Source text:
-*-*-

US may go for third vaccine dose after mumps cases hit 10-year high

Federal health officials are evaluating the benefit of an additional dose of the mumps vaccine because of the increasing number of mumps outbreaks since 2006. More than 5,000 cases of the contagious viral illness were reported last year in the United States, the most in a decade.

Among the outbreaks in recent years, 19 occurred last year on college campuses. Arkansas has been battling an outbreak that began in one community last summer and has since infected 2,815 people, the largest recorded in that state.

Unlike outbreaks of measles and whooping cough, which have taken place in populations with significant numbers of unvaccinated people, the mumps outbreaks have been occurring in communities with high rates of immunisation and residents who often have received both recommended doses of the vaccine.

A child getting a vaccine shot: prevent infectious diseases. Photo: Mayo Clinic/TNS

Federal officials said Thursday that they are looking into whether mumps immunity decreases over time and whether there would be benefits to a third dose. State and local health authorities are particularly interested in that additional shot as a preventive measure, Mona Marin told the Advisory Committee on Immunisation Practices.

“Although the disease has not been serious, the disruption and expense it has caused for local and state health officials has been significant,” said Marin, a viral diseases expert with the Centres for Disease Control and Prevention.

Currently, the CDC recommends that children receive two doses of the MMR vaccine - for measles, mumps and rubella - with the first dose at 12 to 15 months of age and the second at 4 to 6 years.

The mumps component of the MMR vaccine is about 88 per cent effective when a person gets two doses; one dose is about 78 per cent effective.

-*-*-

Material supplied:
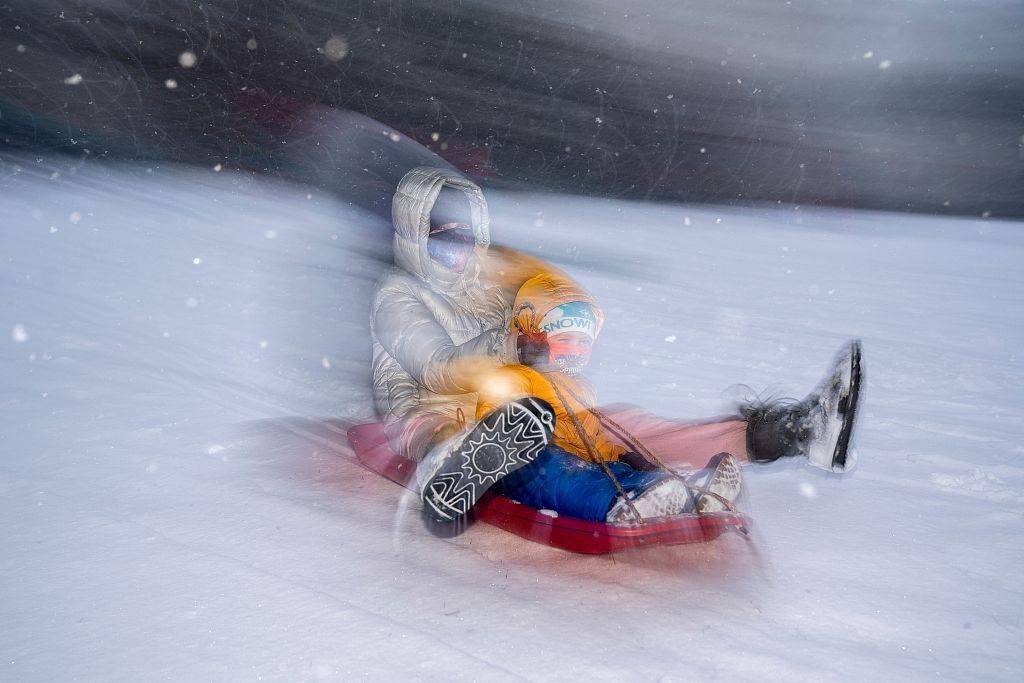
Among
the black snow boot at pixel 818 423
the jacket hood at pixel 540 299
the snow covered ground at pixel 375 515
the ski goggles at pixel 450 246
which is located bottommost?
the snow covered ground at pixel 375 515

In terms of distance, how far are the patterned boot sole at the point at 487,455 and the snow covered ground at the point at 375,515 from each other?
138 mm

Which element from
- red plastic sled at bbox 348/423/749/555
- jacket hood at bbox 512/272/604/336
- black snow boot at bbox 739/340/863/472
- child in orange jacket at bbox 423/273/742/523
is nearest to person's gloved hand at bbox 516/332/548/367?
child in orange jacket at bbox 423/273/742/523

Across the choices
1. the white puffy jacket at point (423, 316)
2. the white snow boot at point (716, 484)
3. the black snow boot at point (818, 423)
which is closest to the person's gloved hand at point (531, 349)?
the white puffy jacket at point (423, 316)

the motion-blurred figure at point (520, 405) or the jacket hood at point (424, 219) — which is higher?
the jacket hood at point (424, 219)

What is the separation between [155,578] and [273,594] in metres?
0.28

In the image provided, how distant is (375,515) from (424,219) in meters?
0.88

-*-*-

Your goal:
Answer these questions using the mumps article.
1. How many people has the Arkansas outbreak infected?
2. At what ages does the CDC recommend children receive the first and second doses of the MMR vaccine?
3. How effective is the mumps component of the MMR vaccine after only one dose?

Written answer:
1. 2,815 people.
2. The first dose at 12 to 15 months of age and the second at 4 to 6 years.
3. About 78 percent effective.